O Comendador Lucas Pedroso era um dos fazendeiros abastados — mas muito “seguro” no dispor de seu rico dinheirinho — que haviam comprado uma cadeira no céu. O que não evitou uma queda do cavalo, de mau jeito sobre um cupim centenário. O médico foi rápido no atendimento e, sendo um alemão de rígida formação, foi logo dando o diagnóstico e previsão:

— Quebrou a espinha. Não tem jeito. O senhor está paralítico pro resto da vida. Nunca mais vai sair desta cama.

Naquele tempo de antanho, quando não se falava em fisioterapia nem cadeira de rodas, aleijado era entrevado pro resto da vida. Assim se encontrava o Comendador Pedroso, com cinqüenta e poucos anos. Ainda na gerência de seus bens, com muito tino administrativo. Pediu uma visita do Monsenhor, para tratar de negócios. Quando o representante da Igreja compareceu, Pedroso foi ao assunto com cuidado.

— Monsenhor, queria saber do senhor se quando a gente arrepende dum negócio, é pecado a gente voltar atrás, desmanchar o trato?

— Ora, comendador, não tem pecado nenhum, se as partes do negócio, os interessados entrarem num acordo. Se for tudo feito de boa fé, em comum acordo, sem prejuízos, não tem pecado nenhum.

— Tou perguntando porque quero desfazer um negócio que fiz com o senhor já faz um bom tempo.

Monsenhor recostou-se na cadeira.

— Mas... não estou me lembrando de nenhum negócio entre nos dois, comendador.

— Ara, Monsenhor, o senhor deve ter se esquecido. Foi quando o senhor me vendeu aquela cadeira no céu.Tá lembrado?

— Ah! Sim, me lembro.

— Pois é. Agora, como o senhor tá vendo, tou condenado a ficar eternamente nesta cama. Não vou poder me sentar nunca mais. Portanto, não vou precisar mais de cadeira, nem aqui nem no céu.

Monsenhor retesou-se. Pressentiu algo esquisito, fora dos trâmites normais.
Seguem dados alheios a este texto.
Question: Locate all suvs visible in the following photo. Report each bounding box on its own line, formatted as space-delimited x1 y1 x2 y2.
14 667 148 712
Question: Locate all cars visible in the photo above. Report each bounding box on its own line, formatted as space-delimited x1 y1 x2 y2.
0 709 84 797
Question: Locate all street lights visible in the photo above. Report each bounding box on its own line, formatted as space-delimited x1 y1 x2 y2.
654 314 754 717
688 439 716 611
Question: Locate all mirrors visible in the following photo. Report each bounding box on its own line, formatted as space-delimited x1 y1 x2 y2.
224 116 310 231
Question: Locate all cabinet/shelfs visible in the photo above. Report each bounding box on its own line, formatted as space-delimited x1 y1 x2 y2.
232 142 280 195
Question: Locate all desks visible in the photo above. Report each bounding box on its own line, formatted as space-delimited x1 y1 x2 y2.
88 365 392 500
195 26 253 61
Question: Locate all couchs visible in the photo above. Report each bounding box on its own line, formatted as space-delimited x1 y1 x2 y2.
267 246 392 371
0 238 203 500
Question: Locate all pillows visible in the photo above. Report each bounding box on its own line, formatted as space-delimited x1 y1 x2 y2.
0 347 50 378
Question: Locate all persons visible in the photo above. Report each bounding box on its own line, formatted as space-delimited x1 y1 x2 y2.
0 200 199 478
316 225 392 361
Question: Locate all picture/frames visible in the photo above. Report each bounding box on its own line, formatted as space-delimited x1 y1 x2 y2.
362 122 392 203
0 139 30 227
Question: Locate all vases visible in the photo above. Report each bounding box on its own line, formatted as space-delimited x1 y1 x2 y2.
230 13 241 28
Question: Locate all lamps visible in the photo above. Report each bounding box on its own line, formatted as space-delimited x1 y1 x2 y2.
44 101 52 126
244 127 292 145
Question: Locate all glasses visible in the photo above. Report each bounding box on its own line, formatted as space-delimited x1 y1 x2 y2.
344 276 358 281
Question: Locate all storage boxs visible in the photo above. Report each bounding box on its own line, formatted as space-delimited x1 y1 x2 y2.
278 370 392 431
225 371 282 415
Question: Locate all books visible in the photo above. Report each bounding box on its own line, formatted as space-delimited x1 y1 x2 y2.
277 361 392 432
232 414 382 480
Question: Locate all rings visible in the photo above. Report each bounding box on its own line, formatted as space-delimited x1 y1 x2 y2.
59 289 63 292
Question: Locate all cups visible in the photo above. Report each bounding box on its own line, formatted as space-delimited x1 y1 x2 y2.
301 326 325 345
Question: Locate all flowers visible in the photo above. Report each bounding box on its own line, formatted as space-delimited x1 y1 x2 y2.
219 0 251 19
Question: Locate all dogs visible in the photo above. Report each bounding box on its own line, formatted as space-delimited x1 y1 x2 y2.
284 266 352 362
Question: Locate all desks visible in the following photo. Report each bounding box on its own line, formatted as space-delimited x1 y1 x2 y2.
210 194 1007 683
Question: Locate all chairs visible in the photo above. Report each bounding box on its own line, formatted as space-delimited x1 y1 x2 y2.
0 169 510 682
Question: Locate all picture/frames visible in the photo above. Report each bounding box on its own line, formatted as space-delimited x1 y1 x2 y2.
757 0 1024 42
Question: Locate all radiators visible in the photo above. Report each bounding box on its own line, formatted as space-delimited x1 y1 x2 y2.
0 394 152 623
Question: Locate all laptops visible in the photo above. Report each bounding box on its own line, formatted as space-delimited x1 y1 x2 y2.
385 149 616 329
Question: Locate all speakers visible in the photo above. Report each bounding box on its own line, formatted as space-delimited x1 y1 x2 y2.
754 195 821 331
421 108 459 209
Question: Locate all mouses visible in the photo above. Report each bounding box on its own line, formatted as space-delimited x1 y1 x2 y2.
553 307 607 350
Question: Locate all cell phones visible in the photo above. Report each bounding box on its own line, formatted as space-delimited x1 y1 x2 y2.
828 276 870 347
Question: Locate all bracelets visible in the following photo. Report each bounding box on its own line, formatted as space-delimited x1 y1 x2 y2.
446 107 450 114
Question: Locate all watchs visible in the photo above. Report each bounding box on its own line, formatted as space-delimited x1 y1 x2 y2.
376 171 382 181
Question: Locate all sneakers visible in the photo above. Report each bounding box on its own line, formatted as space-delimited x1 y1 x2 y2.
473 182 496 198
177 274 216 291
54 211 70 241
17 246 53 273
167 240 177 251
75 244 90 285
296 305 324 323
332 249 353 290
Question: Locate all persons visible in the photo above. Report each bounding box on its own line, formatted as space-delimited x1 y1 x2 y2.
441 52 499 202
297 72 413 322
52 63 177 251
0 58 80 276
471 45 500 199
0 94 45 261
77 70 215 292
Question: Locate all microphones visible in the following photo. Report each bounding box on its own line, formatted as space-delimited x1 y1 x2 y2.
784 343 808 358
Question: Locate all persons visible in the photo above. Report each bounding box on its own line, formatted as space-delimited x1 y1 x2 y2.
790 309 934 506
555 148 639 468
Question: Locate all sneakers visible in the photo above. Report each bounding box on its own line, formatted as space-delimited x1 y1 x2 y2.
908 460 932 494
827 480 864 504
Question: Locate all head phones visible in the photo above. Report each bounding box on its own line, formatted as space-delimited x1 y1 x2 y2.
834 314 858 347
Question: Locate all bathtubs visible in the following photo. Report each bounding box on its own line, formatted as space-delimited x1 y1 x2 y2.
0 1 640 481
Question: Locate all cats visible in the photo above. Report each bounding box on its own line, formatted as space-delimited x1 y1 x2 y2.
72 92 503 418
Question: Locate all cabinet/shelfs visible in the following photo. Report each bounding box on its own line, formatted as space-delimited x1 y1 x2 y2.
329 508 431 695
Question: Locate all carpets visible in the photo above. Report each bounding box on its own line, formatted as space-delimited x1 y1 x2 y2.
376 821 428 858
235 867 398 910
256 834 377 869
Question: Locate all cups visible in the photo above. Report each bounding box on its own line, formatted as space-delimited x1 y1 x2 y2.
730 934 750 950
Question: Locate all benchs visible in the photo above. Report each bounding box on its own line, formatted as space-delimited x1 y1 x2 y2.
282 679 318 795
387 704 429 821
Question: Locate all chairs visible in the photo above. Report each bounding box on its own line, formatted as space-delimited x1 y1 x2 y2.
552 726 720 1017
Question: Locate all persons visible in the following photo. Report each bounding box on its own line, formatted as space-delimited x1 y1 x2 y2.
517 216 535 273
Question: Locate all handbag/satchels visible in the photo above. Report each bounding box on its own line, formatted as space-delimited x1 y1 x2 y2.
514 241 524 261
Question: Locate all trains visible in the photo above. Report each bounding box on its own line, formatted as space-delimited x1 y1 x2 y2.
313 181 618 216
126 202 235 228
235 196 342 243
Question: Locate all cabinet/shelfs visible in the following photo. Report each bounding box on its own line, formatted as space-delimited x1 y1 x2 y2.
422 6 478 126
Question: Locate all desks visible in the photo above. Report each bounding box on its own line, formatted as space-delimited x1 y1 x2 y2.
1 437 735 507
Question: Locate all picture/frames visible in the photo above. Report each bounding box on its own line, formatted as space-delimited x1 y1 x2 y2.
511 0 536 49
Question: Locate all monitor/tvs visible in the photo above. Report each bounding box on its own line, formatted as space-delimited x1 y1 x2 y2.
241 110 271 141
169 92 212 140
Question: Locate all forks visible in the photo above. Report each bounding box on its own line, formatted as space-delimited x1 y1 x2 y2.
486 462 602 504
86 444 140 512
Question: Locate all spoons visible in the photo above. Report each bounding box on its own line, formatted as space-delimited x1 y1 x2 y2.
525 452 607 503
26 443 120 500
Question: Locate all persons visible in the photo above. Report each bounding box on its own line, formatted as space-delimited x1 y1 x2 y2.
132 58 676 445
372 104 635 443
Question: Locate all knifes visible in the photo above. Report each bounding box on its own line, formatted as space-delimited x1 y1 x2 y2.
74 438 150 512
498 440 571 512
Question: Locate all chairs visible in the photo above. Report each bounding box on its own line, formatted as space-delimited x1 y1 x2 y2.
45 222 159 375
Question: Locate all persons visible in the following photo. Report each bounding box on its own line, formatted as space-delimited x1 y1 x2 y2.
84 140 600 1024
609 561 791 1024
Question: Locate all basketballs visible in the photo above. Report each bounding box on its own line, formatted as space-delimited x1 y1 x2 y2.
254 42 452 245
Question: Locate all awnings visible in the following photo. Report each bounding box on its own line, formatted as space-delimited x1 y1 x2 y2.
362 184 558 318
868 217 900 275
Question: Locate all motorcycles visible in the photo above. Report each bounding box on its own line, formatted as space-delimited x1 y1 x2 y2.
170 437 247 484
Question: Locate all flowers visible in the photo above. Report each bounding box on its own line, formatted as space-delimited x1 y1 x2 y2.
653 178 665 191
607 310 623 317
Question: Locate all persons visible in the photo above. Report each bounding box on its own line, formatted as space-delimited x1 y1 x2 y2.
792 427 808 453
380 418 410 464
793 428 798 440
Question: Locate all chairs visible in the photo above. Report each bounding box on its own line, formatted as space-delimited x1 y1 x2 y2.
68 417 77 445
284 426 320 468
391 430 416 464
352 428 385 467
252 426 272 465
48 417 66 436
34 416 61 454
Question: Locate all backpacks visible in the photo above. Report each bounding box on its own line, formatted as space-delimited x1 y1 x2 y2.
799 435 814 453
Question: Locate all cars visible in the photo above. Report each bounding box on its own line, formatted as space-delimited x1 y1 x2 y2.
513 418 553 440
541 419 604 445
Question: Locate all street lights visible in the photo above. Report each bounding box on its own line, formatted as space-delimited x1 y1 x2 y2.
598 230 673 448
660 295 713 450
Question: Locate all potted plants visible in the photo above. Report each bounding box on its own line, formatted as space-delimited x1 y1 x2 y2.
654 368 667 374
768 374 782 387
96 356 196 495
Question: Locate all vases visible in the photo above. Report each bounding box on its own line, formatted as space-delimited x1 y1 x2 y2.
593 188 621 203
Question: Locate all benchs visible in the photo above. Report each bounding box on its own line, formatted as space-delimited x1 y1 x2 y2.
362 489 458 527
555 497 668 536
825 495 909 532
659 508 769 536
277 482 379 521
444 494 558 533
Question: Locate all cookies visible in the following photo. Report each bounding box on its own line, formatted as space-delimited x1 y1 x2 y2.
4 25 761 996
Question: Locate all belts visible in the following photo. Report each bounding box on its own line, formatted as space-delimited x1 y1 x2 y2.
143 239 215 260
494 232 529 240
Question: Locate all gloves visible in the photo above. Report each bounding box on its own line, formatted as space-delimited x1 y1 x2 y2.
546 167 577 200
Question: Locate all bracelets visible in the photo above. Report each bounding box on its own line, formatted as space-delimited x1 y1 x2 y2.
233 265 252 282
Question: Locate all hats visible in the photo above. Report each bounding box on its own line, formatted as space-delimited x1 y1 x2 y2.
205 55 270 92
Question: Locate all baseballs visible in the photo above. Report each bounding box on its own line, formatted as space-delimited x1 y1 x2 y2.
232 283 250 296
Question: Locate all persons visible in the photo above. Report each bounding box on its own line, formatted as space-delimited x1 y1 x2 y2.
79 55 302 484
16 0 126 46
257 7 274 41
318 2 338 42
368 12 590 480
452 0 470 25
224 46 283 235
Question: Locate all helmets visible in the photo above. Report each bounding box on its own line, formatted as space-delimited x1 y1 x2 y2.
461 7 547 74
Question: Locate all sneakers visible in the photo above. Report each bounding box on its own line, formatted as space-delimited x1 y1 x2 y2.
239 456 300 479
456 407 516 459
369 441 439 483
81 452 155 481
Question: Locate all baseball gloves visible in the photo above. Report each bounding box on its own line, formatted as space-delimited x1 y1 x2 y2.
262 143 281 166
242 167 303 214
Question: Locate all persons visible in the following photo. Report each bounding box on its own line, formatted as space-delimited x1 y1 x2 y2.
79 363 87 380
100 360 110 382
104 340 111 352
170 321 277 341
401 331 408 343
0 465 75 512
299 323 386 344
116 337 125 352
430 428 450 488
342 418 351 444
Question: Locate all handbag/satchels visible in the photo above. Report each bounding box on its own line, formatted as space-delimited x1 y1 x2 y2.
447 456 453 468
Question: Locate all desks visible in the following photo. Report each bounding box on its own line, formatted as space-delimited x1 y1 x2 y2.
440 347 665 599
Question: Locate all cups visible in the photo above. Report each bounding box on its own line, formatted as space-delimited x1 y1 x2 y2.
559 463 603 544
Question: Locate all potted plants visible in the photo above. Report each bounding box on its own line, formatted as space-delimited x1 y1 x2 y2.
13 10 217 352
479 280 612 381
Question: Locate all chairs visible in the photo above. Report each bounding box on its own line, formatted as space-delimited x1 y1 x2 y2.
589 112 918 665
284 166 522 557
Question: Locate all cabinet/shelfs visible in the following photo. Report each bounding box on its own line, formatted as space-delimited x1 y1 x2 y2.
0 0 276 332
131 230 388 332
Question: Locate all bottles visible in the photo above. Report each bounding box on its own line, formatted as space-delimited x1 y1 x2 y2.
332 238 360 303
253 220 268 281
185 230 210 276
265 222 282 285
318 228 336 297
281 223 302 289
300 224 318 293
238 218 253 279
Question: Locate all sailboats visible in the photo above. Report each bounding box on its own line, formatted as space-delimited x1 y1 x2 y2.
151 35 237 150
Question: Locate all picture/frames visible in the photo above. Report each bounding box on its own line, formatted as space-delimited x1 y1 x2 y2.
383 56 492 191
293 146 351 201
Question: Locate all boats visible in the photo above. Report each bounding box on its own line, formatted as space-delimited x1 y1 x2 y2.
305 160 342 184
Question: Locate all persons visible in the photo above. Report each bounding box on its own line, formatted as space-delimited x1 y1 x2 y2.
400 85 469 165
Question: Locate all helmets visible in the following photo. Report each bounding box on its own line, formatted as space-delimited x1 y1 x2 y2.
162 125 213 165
Nada falou, aguardando.

— Intão, como não vou mais precisar de cadeira, queria desfazer aquela compra que lhe fiz da cadeira no céu.

Monsenhor coça a cabeça, morde os lábios polpudos, pensativo.

Essa não! Desfazer o negócio! Devolver os 10 contos de réis, impossível! Mas como vou falar por Comendador que este negócio não se desfaz?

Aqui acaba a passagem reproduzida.